While a lot of software development methodologies focus on agile and waterfall, there are more methods to choose from than you might think—nearly 60 at last count! Each has its loyal adherents, with different approaches having the fastest speed, highest quality, and lowest total cost of ownership.
Depending on needs, budget, and desired launch date, software developers in the U.S. tend to choose one of seven to ten software development methodologies. In an earlier post, we gave you an overview of some of the most popular ones they use. Here, we’ll dive a little deeper into why you might want to choose one type of software development over another for your next project, and we’ll take a look at a couple of approaches we didn’t include last time.
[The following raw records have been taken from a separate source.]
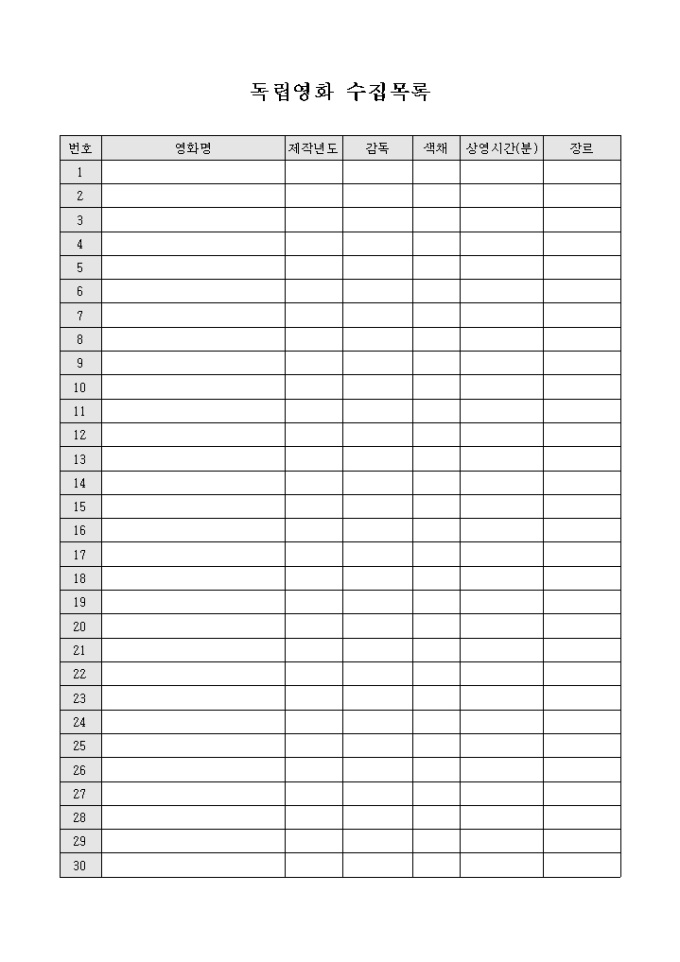 독립영화 수집목록

| 번호 | 영화명 | 제작년도 | 감독 | 색채 | 상영시간(분) | 장르 |
|---|---|---|---|---|---|---|
| 1 | | | | | | |
| 2 | | | | | | |
| 3 | | | | | | |
| 4 | | | | | | |
| 5 | | | | | | |
| 6 | | | | | | |
| 7 | | | | | | |
| 8 | | | | | | |
| 9 | | | | | | |
| 10 | | | | | | |
| 11 | | | | | | |
| 12 | | | | | | |
| 13 | | | | | | |
| 14 | | | | | | |
| 15 | | | | | | |
| 16 | | | | | | |
| 17 | | | | | | |
| 18 | | | | | | |
| 19 | | | | | | |
| 20 | | | | | | |
| 21 | | | | | | |
| 22 | | | | | | |
| 23 | | | | | | |
| 24 | | | | | | |
| 25 | | | | | | |
| 26 | | | | | | |
| 27 | | | | | | |
| 28 | | | | | | |
| 29 | | | | | | |
| 30 | | | | | | |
A Closer Look at Top Software Development Methodologies
The steps involved in choosing the proper software development methodology are based on project needs and the benefits it provides from making a particular choice. Though there’s no “perfect” approach to software development, you can use specific criteria to narrow your choice, including:
- Project focus and complexity
- Customer and stakeholder involvement
- Flexibility of timeline
- Allotted budget
- Number and type of teams working on the project
- Required resources vs. available resources
- Project scalability
- Resistance to change and rigidity of structure
- Specialization of roles
- Set start and end dates
Now on to the methodologies.
6. Feature-Driven Development
Like agile, feature-driven development is an iterative, incremental, and customer-centric approach to software development. It encourages status reporting at all levels, which helps developers to update the project regularly, identify errors quickly, and provide clients with progress reports and results at any time. A practical approach, it’s ideal for long-term, complex projects and is often a good option for teams that want a structured, focused agile methodology that can be easily scaled across the product organization.
5. Scrum Development
The leading agile methodology, Scrum is ideal when you’re looking for quick feedback, better communication, and optimal flexibility. Reasons to choose the Scrum methodology include when:
- Requirements aren’t clearly defined.
- There’s a high probability of changes during development.
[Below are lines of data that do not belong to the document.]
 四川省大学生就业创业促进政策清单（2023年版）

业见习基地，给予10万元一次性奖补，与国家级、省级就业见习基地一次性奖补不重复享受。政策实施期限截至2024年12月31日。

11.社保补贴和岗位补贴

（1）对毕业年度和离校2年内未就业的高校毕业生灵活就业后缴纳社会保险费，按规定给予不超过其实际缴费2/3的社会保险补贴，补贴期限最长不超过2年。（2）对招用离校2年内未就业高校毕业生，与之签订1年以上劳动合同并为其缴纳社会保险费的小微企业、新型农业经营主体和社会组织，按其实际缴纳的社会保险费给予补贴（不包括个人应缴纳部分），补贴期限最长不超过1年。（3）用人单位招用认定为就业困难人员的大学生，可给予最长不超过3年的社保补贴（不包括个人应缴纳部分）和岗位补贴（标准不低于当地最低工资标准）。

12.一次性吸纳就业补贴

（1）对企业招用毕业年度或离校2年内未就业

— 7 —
- Early and frequent testing is needed.
- The product owner is fully available.
- The development team has self-management skills.
- The client’s culture is open to innovation and adaptable to change.
4. Full Stack Development
If there’s an ideal time for using full stack development, it’s when you want to take an idea or feature and turn it into a fully functional prototype. Because full stack developers understand business requirements and engineering capabilities, they make excellent product managers who are skilled in taking all parameters into account when making decisions. Full stack development is also the ideal choice when your budget doesn’t allow for hiring a specialist for each layer of the development process.
3. Extreme Programming
Another agile project management methodology, extreme programming was created to dramatically reduce the software development lifecycle. More than just a series of steps to manage projects, it follows a set of values that helps teams work faster and collaborate more effectively. If you’re looking to quickly release and respond to customer requests, extreme programming can be the perfect fit for your project.
2. Lean Development
If you want a methodology that is both iterative and waste-averse, lean development is the way to go, as it’s all about paring things down both process and delivery-wise. It’s a good choice for addressing risks quickly and cheaply and has a high focus on market validation and making a successful product, not the “right” product. In the hands of high-caliber developers, lean empowers team members to speak up when they have a new idea, which can greatly improve engagement.
1. Embedded Systems Development
Yes, you can develop embedded software using agile methodology. As embedded software actually requires many of the same processes and ideas used in traditional software development, it’s also amenable to agile methodologies. But it does require rethinking both processes as one iterative, continuous process to address challenges like coupling the agile methodology to hardware development.